Introduction

Nearly all faiths and cultures have had an idea of the afterlife. It offers salvation not only to those individuals suffering but also to those of high status, reminding them that the opulence they are accustomed to is likely on the other side, too. When our worldly existence comes to an end, our bodies, souls, or consciousnesses leave the realm of mortals and moves onto an afterwards. This afterwards is not always a positive place or a negative place but sometimes just a bland, grayscale somewhere. All of these aspects are embodied in the Greco-Roman Underworld, the land of the dead where all mortals are supposed to spend eternity1.

As you will soon see, this is not the case for a few spectacular individuals. In Antiquity, there were a few myths surrounding the untimely deaths of undeserving individuals. When these people die, another person who has stake in the deceased’s fate will embark on a katabasis, or a descent, to visit “the house of Hades and awesome Persephone”2. This journey is hoped to yield one outcome: to deliver the dead person from the domain of the dead. Unlike the modern Christian view where the world is often disliked and death is a heavenly solace from the earth3, Antiquity held a much more positive view of mortal existence4. In life, a person could experience all sorts of worldly pleasures that cannot be enjoyed in Hades. Once a rather unimportant individual dies, they are sent to a place called the fields of Asphodel, where they wander aimlessly for eternity5. If you committed a major crime against the gods in your life, you were sent to Tartarus instead to be punished. If you were heroic enough to be rewarded in the afterlife, you went to the Elysian Fields. Even then, the Fields do not compare to the thrill that life once held6.

Death was not nearly as celebrated as it is made out to be in our modern lives. That is not to say that funerals weren’t a time to grieve, typically expressed when the mourners pull their hair out of frustration for the loss of their loved ones. The discourses surrounding mortuary rituals were well documented in art and culture and so were funerary practices. It was common for people to either be cremated or if the family was very well off, they would be entombed in a sarcophagus. Sometimes these more elaborate burials were accompanied by portrait busts of the deceased, a practice more common in Imperial Roman times.

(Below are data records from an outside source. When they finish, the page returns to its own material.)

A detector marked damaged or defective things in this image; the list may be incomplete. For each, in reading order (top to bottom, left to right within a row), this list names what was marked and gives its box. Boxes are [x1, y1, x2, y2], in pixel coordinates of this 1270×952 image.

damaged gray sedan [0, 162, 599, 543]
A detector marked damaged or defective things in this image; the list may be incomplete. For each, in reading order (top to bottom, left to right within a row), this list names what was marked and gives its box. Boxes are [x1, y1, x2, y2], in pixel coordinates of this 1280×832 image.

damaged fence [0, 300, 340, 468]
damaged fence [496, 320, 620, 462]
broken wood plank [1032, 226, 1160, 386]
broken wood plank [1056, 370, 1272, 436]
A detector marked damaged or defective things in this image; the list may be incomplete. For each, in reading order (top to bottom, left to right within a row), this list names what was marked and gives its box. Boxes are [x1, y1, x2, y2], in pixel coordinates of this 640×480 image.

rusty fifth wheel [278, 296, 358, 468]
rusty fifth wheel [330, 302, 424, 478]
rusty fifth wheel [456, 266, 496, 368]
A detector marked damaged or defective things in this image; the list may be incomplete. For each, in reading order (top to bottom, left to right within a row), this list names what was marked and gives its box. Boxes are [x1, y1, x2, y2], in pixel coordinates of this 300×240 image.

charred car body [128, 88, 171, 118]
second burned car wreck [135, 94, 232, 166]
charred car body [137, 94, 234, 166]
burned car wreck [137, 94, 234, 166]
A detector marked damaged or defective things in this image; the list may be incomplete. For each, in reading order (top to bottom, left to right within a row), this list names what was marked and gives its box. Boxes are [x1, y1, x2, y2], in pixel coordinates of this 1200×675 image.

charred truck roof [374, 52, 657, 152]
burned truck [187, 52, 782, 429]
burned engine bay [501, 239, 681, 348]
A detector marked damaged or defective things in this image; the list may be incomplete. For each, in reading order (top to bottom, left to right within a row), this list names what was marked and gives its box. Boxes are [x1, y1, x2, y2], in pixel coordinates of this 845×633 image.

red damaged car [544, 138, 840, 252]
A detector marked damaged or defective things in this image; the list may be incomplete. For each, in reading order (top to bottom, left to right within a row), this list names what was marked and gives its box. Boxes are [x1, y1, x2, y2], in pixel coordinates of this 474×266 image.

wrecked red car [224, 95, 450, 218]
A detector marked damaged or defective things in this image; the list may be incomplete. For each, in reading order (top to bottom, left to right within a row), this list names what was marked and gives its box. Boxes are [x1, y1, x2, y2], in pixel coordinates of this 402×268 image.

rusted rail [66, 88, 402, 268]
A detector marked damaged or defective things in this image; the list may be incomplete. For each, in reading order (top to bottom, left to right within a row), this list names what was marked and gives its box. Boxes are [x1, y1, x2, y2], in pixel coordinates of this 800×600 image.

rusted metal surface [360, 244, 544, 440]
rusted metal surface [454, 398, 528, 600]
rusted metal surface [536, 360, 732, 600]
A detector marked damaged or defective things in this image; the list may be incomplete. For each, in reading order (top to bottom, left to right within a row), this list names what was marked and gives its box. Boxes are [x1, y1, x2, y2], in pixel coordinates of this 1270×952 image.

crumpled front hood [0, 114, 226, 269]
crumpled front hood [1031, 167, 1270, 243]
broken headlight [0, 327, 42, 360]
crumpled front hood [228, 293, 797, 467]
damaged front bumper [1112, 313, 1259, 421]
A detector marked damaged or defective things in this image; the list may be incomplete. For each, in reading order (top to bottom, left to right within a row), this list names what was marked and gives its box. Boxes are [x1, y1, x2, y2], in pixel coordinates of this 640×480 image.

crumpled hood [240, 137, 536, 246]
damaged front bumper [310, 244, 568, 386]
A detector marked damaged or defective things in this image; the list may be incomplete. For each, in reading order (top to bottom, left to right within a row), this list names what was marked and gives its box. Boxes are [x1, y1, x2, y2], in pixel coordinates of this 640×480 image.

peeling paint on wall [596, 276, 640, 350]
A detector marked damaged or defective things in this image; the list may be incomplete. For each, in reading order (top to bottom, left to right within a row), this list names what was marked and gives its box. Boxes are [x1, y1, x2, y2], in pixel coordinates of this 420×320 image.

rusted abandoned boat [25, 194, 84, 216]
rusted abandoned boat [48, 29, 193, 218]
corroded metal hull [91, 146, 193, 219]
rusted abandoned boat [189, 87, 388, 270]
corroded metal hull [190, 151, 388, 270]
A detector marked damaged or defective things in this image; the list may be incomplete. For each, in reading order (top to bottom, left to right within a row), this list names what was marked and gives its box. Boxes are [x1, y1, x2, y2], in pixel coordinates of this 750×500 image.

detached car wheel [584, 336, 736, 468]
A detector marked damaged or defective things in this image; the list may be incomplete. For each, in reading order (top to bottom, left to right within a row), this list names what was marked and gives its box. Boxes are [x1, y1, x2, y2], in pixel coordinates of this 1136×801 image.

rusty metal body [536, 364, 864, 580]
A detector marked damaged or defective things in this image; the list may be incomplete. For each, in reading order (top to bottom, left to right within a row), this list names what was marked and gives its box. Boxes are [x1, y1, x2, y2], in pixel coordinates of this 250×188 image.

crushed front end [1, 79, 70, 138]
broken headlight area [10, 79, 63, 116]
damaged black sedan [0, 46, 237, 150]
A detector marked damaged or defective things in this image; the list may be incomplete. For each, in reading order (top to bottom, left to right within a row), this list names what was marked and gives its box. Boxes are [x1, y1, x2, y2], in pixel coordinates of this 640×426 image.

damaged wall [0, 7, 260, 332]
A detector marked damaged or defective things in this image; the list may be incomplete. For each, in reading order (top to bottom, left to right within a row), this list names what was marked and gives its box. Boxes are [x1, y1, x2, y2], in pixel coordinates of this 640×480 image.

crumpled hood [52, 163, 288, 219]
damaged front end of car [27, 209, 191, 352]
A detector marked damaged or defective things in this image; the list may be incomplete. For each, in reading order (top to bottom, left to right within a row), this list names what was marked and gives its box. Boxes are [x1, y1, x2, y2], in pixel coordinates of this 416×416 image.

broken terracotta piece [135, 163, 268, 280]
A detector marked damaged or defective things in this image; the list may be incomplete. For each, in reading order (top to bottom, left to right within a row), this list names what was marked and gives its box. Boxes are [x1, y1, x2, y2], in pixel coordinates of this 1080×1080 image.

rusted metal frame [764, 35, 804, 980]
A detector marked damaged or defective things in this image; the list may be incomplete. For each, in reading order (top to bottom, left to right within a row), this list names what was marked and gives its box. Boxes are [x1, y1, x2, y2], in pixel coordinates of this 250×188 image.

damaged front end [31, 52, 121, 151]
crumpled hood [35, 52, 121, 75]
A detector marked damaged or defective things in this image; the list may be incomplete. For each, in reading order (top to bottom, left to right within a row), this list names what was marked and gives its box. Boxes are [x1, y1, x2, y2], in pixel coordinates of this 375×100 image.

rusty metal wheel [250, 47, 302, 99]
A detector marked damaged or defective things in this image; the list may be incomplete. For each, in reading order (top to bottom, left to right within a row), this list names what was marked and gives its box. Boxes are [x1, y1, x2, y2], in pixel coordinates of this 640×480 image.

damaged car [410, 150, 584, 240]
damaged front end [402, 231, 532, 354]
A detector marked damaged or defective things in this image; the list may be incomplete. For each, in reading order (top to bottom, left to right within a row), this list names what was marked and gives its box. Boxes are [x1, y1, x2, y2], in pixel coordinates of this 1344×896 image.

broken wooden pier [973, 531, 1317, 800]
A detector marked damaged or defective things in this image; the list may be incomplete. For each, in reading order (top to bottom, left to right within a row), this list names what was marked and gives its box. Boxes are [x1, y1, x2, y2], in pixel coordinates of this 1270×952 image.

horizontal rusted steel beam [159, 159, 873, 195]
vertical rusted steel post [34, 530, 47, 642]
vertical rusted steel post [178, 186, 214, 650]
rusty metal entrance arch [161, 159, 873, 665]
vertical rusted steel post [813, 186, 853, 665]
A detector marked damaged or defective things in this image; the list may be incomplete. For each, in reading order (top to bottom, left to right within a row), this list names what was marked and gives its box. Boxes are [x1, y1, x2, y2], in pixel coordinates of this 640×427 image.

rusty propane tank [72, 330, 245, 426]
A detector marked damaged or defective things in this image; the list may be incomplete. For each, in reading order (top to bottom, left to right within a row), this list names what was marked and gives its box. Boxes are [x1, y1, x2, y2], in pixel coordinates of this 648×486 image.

Death was largely reviled and seen as the end of the best part of existence. The afterlife offered little solace other than the continuity of a conscious. This idea is perpetuated in mythology where individuals pray for eternal life instead of the promise of a secure afterlife. When mortals are rewarded by the gods or spared from the wrath or lust of another god, their lives are often preserved in the form of a tree to stave off death as long as possible. Here myths reflect the ideas of the retention of youth and preservation of life. However there is this other genre of death myths where people are rescued from the unappealing afterlife to continue their mortal lives. This sentiment is preserved in myth and in visual representations but is also an ideal of Antiquity that has endured to this day in modern media. 

While over exaggerated and rather whimsical, this clip from the 1997 Disney film, “Hercules” fairly accurately depicts the unappealing qualities of the Underworld and reinforces the fact that a mortal existence is more treasured than an eternity in the Roman afterlife. So how did they cope with this overwhelming pressure to enjoy their comparatively short existence on earth? Well, in some regards they used other people’s deaths to reinforce the beauty of life and the sharpness of death. For the well off, this came in the form of stone sarcophagi with narratives of death on the facade. Alternatively, theater or more accurately, the tragedies that were performed were reminders to the people to enjoy their lives before life catches up with them.

With two vastly different media that depict death, which myths are shown in each way? Based on the individual narrative, each story lends itself to its own typical form of visual representation. For example, Persephone is frequently shown on sarcophagi while Eurydice is never shown in this way but rather in theater. Alcestis, on the other hand, is seen in both places. What elements exactly lend each story its own representative form? To identify that, we must first better understand the stories.

  1. Tanya Wilkinson, Persephone Returns (Berkeley: Pagemill Press, 1996), 23.
  2. Stamatia Dova, Greek Heroes in and out of Hades (Lanham: Lexington Books, 2012), 1.
  3. Lars Albinus, The House of Hades (Oxford: Aarhus University Press, 2000), 9.
  4. Radcliffe G. Edmonds III, Myths of the Underworld: Plato, Aristophanes, and the ‘Orphic’ Gold Tablets (Cambridge: Cambridge University Press, 2004), 16.
  5. Lars Albinus, The House of Hades (Oxford: Aarhus University Press, 2000), 27-29.
  6. Lars Albinus, The House of Hades (Oxford: Aarhus University Press, 2000), 72.